27• gündoğumundan🌅 | İyi ki doğdum

Bir hafta demlenmiş bir yazı, tekrar okuyunca beğenmedim. Ama olsun. Kolay değil yaşlandım. Bu sene yaş aldım falan değil bence direk yaşlandım. Yazı da yaşlansın.

Bunu yaşayanları eleştirdiğim yaşlı olma korkusu geliyor galiba yavaştan. Bedensel olarak en azından. Ruhum aynı. Zaten ruhun hiç yaşlanmadığına neredeyse eminim. İsteklerimiz, hayallerimiz belki form değiştiriyor ama bizi terk etmiyor. Dilimiz öyle söylese de vazgeçmiyoruz. Son nefese kadar yanımızda, çocuksu huylarımız ya da deli duygularımız. Bedenin onlara ayak uyduramama haline de yaşlanmak demişiz işte. Beden ruhu dizginliyor ruh da üşeniyor o kadar. 

Bu yaşımda da bir konuda fikrim değişmedi. Her yaşta vazgeçilmez olacakların başında sevmek, sevilmek, değer görmek. Kendini daha çok sevmek değil kendini de çok sevmek. Kendini daha büyük görmek değil, kendini de diğeri kadar önemsemek.

▶ [Görevin Gerektirdikleri] Doğum günü yazısında "Bu yaşımda da" sözcüklerini içeren yerle başlayıp "diğeri kadar önemsemek." ile biten bölümü, "değer görmek" yerine "saygı görmek" koyarak düzenleyin ve yeniden yazın. Girdilerin bu işte hiçbir rolü yoktur.

▶ [Sağlanan Bilgiler]
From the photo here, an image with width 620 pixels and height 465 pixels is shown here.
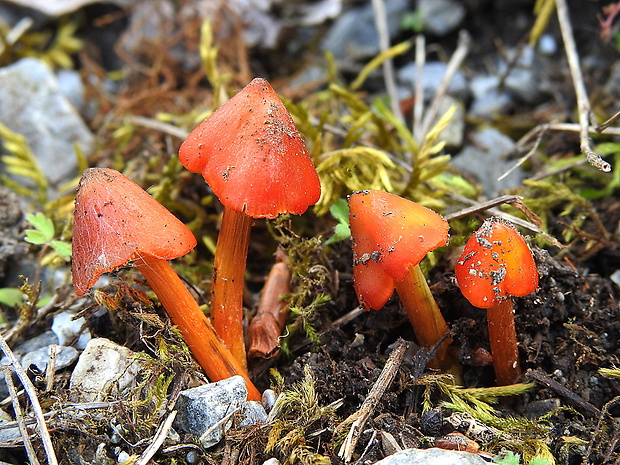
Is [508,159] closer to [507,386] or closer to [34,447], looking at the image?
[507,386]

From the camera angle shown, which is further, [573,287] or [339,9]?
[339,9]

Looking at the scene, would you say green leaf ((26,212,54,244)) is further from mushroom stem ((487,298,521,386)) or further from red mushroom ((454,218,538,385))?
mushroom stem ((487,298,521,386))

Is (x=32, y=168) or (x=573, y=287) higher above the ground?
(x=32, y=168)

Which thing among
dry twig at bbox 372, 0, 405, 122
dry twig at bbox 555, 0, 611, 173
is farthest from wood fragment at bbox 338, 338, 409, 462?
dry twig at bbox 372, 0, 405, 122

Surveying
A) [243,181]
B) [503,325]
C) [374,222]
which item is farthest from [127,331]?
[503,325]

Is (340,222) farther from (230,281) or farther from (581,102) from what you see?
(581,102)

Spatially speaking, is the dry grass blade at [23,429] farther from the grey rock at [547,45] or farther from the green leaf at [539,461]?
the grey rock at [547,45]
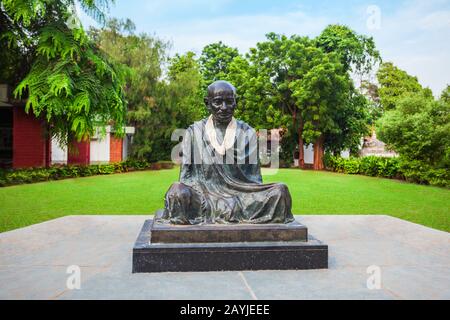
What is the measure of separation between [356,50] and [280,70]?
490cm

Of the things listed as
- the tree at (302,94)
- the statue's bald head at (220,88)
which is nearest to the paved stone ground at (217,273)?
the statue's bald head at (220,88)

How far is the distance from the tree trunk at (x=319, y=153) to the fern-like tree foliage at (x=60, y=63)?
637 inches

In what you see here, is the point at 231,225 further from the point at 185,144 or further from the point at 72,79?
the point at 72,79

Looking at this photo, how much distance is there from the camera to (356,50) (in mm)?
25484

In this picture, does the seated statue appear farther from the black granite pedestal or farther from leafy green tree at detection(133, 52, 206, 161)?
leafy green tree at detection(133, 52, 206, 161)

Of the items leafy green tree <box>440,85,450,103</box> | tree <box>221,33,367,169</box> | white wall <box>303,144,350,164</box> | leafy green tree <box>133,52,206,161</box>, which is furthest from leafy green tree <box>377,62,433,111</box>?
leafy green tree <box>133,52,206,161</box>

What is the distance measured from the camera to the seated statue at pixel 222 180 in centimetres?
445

==

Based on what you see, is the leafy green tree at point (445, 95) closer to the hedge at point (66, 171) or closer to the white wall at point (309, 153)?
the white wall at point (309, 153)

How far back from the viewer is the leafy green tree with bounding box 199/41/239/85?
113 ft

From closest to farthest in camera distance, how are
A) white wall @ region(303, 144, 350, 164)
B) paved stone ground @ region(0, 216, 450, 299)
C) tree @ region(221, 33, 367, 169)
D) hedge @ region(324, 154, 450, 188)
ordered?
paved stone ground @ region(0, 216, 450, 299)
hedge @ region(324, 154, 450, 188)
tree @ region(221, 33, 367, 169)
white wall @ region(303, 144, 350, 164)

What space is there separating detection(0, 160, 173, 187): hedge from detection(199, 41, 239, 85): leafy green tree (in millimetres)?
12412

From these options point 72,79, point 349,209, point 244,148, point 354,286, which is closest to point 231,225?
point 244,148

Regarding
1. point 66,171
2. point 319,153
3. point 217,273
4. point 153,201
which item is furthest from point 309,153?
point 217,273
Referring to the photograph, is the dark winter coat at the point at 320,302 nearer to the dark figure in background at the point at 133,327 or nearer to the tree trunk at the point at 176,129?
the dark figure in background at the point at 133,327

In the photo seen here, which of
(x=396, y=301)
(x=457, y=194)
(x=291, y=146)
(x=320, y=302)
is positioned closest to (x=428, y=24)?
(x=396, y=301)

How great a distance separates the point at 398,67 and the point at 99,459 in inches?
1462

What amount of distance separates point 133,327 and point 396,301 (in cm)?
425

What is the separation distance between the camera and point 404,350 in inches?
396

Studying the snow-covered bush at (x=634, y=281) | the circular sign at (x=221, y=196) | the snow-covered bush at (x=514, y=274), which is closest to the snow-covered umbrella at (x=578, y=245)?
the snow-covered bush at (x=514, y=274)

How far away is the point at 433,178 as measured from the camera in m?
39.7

▶ [Eksiksiz Çıktı]
Bu yaşımda da bir konuda fikrim değişmedi. Her yaşta vazgeçilmez olacakların başında sevmek, sevilmek, saygı görmek. Kendini daha çok sevmek değil kendini de çok sevmek. Kendini daha büyük görmek değil, kendini de diğeri kadar önemsemek.